GIVEN PASSAGE.

───

In my workshop, I often use a prompt where I pass out blank index cards and ask my students to--as quickly as possible--write down one of their secrets. The secret can be mundane (I talk in my sleep or I broke a vase and blamed the cat) or intimately shocking (I cheated on my boyfriend with his cousin; I steal money from the cash register at work); it doesn’t matter. It just has to be something that most other people in their lives wouldn’t know. I also suggest they try to disguise their handwriting so that all the secrets look as if they could belong to anyone.
After I collect the cards, I shuffle and redistribute them so that every student holds someone else’s secret. It’s always possible--chance being a trickster spirit--that a student’s own secret returns, trailing him or her like a cat stalking the hapless rabbit, texts from a lover who can’t fully believe things are over, the eternal recurrence of the blood stain on Lady Macbeth’s hand. So this doesn’t derail things, I tell them if you draw your own secret, pretend it’s not yours; follow the next step the same way you would if the secret you have belonged to a classmate. The only rule for the second part of the prompt is that no one is allowed to speculate about origins--who in the room the secret they’re writing about first belonged to. Other than that, they can write whatever they want: a persona poem confessing the secret as their own, a narrative poem describing the situation, a pantoum incorporating the secret as one line in its intricately woven pattern, anything.
Now I’ll confess one of my secrets: I stole the prompt. One of my students was given this exercise in a different class and then mentioned it in passing in my workshop--I’ve used it every semester since. To Christina Castro (the messenger) and Major Jackson (il primo fabbro), a tip of my hat and a resounding thank you.

───

PROBLEM REQUIREMENTS.
Copy out the whole passage about the secrets writing prompt word for word. The records below the passage come from a separate source and are unrelated to it.

DATA TO EXAMINE.
───

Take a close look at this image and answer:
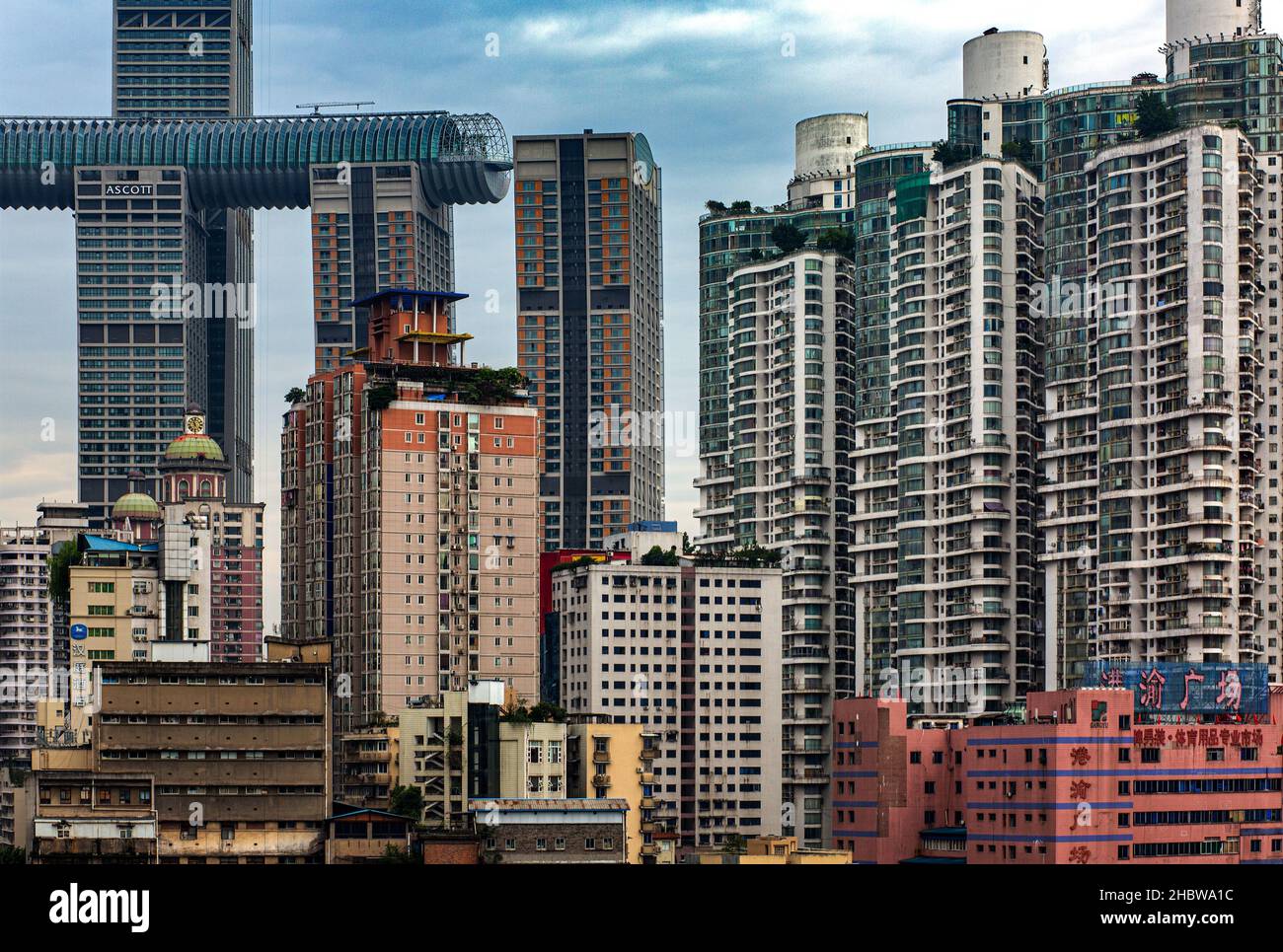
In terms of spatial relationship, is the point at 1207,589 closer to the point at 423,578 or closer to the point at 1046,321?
the point at 1046,321

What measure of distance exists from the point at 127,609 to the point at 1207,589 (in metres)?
88.9

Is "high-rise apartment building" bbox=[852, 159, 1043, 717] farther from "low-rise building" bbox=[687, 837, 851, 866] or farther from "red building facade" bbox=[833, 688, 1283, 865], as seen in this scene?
"low-rise building" bbox=[687, 837, 851, 866]

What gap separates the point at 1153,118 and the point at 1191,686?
53678 mm

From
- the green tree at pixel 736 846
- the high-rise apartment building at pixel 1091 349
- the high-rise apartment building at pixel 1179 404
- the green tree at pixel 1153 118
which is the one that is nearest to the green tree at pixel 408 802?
the green tree at pixel 736 846

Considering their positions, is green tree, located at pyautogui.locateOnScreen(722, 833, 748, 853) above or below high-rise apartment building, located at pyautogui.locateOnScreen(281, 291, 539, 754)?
below

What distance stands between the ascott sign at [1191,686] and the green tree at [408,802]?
49.5 m

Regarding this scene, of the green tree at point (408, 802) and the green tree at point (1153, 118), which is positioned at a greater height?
the green tree at point (1153, 118)

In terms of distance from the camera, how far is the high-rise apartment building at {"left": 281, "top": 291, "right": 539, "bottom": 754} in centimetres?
18250

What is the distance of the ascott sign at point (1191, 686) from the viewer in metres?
155

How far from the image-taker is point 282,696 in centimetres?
15112

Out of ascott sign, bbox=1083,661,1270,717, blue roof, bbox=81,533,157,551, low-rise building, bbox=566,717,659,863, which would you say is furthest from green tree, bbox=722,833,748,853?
blue roof, bbox=81,533,157,551

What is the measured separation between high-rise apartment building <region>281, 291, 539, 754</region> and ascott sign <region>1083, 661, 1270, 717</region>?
171ft

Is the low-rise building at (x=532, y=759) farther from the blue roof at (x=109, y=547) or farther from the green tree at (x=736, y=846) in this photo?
the blue roof at (x=109, y=547)
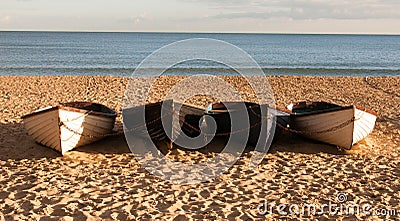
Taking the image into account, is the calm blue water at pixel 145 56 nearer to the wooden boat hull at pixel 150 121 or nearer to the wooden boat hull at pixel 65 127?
the wooden boat hull at pixel 150 121

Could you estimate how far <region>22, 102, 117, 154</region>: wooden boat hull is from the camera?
8.54 metres

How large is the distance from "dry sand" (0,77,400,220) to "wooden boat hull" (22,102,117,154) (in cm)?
24

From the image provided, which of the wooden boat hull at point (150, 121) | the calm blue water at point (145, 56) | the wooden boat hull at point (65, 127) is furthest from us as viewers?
the calm blue water at point (145, 56)

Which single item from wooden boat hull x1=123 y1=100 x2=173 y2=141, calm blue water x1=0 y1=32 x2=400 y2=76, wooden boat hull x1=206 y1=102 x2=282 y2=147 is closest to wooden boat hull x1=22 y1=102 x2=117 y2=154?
wooden boat hull x1=123 y1=100 x2=173 y2=141

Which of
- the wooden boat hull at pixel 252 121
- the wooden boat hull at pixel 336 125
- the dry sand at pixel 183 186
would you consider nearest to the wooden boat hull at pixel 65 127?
the dry sand at pixel 183 186

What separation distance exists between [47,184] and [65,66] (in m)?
31.2

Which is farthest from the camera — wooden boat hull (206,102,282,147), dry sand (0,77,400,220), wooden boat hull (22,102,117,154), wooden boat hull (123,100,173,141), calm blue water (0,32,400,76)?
calm blue water (0,32,400,76)

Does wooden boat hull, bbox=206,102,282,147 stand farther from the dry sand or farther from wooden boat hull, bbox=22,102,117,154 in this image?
wooden boat hull, bbox=22,102,117,154

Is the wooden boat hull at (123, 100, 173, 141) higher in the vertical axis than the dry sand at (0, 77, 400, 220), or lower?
higher

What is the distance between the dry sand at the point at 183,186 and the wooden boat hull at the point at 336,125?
25cm

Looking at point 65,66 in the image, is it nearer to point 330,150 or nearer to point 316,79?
point 316,79

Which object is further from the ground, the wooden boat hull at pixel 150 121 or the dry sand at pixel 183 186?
the wooden boat hull at pixel 150 121

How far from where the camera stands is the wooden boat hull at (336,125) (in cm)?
896

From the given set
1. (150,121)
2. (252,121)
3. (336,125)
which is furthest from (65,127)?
(336,125)
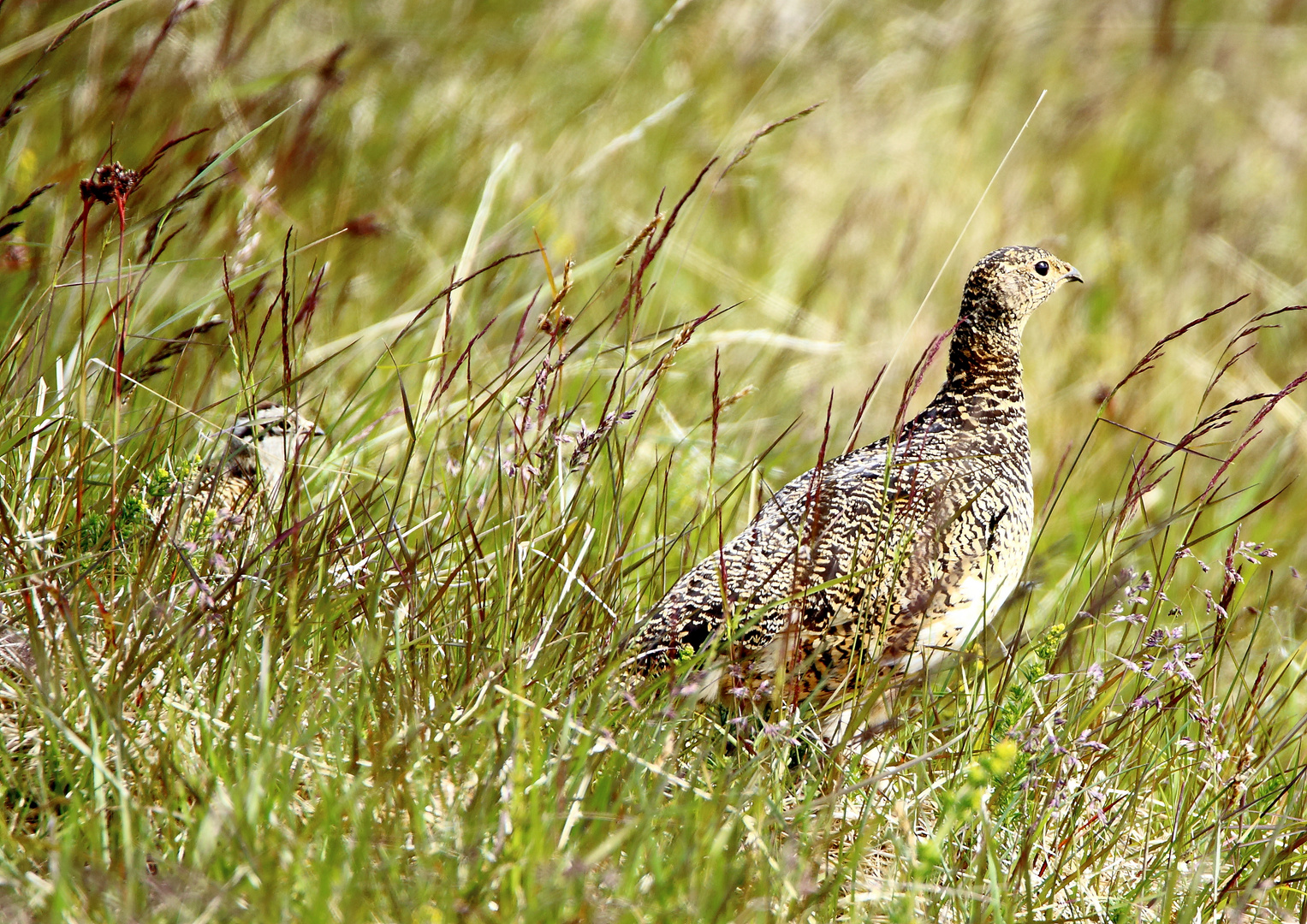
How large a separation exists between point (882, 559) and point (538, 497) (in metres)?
0.72

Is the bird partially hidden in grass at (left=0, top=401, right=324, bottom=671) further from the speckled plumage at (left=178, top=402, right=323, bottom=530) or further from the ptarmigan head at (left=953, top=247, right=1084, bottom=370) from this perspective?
the ptarmigan head at (left=953, top=247, right=1084, bottom=370)

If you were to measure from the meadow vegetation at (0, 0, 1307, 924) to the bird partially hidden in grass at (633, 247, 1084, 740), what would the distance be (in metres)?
0.12

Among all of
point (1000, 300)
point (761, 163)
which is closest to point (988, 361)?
point (1000, 300)

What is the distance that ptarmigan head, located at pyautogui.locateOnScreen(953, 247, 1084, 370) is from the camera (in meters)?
3.54

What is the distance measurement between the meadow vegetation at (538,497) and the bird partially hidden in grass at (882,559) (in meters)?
0.12

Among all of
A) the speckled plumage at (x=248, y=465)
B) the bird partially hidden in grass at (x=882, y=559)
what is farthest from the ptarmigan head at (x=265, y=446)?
the bird partially hidden in grass at (x=882, y=559)

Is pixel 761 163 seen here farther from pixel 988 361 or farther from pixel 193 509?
pixel 193 509

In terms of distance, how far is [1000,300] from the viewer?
3.54 meters

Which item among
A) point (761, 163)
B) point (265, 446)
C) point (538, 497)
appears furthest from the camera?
point (761, 163)

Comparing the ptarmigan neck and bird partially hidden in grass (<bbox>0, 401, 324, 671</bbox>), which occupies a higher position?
the ptarmigan neck

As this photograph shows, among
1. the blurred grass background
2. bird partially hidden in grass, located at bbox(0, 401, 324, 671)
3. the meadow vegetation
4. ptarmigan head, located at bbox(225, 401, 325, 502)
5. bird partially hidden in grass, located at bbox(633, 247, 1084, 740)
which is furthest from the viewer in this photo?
the blurred grass background


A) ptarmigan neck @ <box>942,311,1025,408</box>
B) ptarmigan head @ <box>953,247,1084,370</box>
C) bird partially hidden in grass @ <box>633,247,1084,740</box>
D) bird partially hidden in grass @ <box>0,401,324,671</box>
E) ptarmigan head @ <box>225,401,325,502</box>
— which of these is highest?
ptarmigan head @ <box>953,247,1084,370</box>

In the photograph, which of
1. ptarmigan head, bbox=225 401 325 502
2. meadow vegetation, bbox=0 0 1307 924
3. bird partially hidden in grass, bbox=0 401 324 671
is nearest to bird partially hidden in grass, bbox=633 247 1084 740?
meadow vegetation, bbox=0 0 1307 924

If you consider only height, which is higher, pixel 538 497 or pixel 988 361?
pixel 988 361
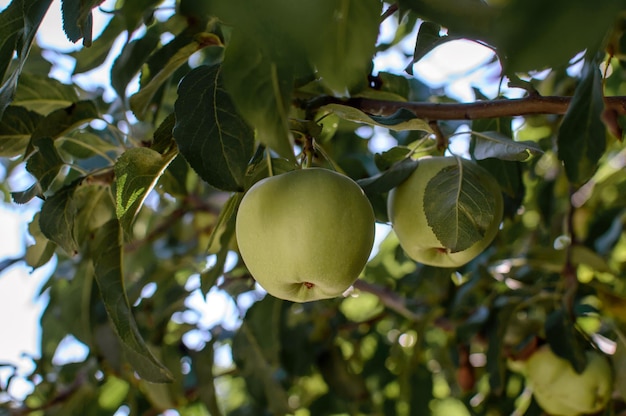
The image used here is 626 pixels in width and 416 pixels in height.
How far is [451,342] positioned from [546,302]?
399 millimetres

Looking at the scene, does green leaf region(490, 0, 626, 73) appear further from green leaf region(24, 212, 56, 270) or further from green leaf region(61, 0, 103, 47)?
green leaf region(24, 212, 56, 270)

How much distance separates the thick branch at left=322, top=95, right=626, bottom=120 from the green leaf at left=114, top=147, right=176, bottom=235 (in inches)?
→ 12.5

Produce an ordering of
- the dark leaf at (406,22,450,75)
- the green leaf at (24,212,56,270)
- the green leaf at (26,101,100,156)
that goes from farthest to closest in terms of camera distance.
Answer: the green leaf at (24,212,56,270), the green leaf at (26,101,100,156), the dark leaf at (406,22,450,75)

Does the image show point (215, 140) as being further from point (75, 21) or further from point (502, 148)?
point (502, 148)

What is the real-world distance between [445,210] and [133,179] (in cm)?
49

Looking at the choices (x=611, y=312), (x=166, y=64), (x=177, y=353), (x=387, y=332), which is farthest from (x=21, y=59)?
(x=387, y=332)

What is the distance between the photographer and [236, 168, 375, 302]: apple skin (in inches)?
36.6

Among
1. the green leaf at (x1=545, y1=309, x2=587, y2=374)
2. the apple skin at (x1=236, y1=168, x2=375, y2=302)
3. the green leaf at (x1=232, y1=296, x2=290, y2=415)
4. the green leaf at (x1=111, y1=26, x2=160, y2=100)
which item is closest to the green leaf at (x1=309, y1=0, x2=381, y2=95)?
the apple skin at (x1=236, y1=168, x2=375, y2=302)

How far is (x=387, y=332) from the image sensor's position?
2.71 meters

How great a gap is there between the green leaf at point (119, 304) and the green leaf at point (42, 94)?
0.33 m

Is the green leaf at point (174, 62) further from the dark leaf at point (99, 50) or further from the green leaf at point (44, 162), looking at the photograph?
the dark leaf at point (99, 50)

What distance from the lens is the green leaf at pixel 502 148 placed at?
3.51ft

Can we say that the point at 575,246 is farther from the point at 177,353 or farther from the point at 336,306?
the point at 177,353

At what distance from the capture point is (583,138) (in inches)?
31.9
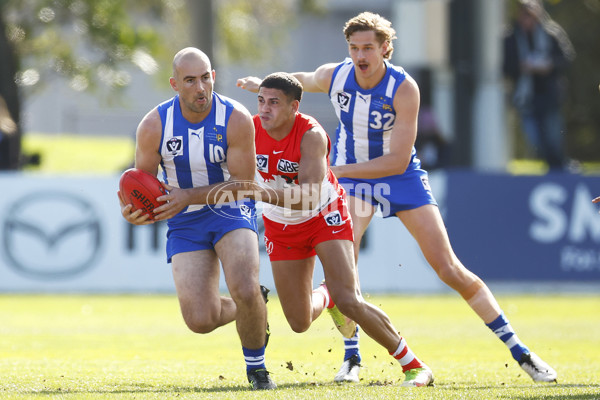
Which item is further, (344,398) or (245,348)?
(245,348)

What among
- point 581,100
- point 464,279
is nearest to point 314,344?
point 464,279

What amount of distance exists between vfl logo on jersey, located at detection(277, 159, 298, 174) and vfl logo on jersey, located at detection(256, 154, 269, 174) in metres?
0.11

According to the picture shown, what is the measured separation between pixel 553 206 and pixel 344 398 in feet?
30.0

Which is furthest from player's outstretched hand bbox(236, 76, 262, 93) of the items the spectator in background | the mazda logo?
the spectator in background

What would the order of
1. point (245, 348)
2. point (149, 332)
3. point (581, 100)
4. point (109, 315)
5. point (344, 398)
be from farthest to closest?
point (581, 100), point (109, 315), point (149, 332), point (245, 348), point (344, 398)

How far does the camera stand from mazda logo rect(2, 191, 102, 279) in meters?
15.0

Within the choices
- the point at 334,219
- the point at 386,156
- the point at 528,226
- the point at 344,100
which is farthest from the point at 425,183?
the point at 528,226

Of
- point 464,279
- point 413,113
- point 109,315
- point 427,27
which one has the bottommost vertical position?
point 109,315

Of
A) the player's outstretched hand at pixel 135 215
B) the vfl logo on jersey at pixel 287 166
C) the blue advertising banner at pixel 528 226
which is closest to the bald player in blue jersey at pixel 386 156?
the vfl logo on jersey at pixel 287 166

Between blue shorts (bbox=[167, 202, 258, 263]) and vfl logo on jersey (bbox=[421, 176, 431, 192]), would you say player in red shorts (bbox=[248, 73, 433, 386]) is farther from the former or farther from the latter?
vfl logo on jersey (bbox=[421, 176, 431, 192])

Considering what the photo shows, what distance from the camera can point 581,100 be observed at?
31.9 meters

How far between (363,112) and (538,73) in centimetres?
888

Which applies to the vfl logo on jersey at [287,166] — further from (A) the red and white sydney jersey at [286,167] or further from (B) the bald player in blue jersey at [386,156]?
(B) the bald player in blue jersey at [386,156]

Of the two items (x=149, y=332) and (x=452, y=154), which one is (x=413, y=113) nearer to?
(x=149, y=332)
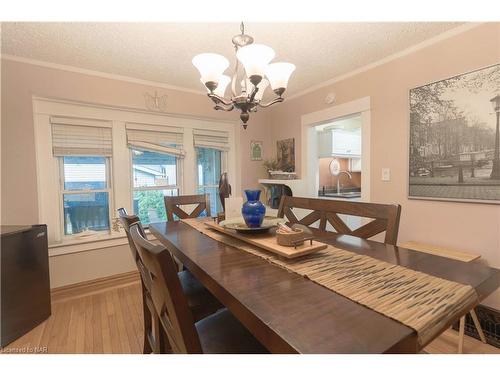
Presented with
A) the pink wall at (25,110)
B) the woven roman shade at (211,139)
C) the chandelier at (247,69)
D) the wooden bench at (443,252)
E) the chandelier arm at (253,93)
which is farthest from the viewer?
the woven roman shade at (211,139)

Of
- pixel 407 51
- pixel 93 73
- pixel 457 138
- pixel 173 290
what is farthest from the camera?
pixel 93 73

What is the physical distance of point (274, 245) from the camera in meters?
1.12

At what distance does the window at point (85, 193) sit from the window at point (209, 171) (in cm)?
109

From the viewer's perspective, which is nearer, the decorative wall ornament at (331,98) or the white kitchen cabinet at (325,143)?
the decorative wall ornament at (331,98)

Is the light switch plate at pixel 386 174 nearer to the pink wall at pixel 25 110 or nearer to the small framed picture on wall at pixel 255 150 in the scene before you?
the small framed picture on wall at pixel 255 150

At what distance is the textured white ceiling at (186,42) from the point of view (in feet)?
5.77

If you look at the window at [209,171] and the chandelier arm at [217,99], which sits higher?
the chandelier arm at [217,99]

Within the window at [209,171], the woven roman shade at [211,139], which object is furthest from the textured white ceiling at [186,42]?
the window at [209,171]

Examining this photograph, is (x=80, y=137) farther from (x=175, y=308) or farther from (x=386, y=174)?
(x=386, y=174)

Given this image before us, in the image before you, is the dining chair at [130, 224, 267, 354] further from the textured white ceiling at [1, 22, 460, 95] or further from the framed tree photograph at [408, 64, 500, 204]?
the framed tree photograph at [408, 64, 500, 204]

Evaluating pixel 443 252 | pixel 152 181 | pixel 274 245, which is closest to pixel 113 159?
pixel 152 181

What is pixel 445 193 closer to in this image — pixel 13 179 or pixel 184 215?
pixel 184 215

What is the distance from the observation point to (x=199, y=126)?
3.20 m

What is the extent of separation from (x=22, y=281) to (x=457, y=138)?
3.42 metres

───

YOUR RESPONSE.
In my workshop, I often use a prompt where I pass out blank index cards and ask my students to--as quickly as possible--write down one of their secrets. The secret can be mundane (I talk in my sleep or I broke a vase and blamed the cat) or intimately shocking (I cheated on my boyfriend with his cousin; I steal money from the cash register at work); it doesn’t matter. It just has to be something that most other people in their lives wouldn’t know. I also suggest they try to disguise their handwriting so that all the secrets look as if they could belong to anyone.
After I collect the cards, I shuffle and redistribute them so that every student holds someone else’s secret. It’s always possible--chance being a trickster spirit--that a student’s own secret returns, trailing him or her like a cat stalking the hapless rabbit, texts from a lover who can’t fully believe things are over, the eternal recurrence of the blood stain on Lady Macbeth’s hand. So this doesn’t derail things, I tell them if you draw your own secret, pretend it’s not yours; follow the next step the same way you would if the secret you have belonged to a classmate. The only rule for the second part of the prompt is that no one is allowed to speculate about origins--who in the room the secret they’re writing about first belonged to. Other than that, they can write whatever they want: a persona poem confessing the secret as their own, a narrative poem describing the situation, a pantoum incorporating the secret as one line in its intricately woven pattern, anything.
Now I’ll confess one of my secrets: I stole the prompt. One of my students was given this exercise in a different class and then mentioned it in passing in my workshop--I’ve used it every semester since. To Christina Castro (the messenger) and Major Jackson (il primo fabbro), a tip of my hat and a resounding thank you.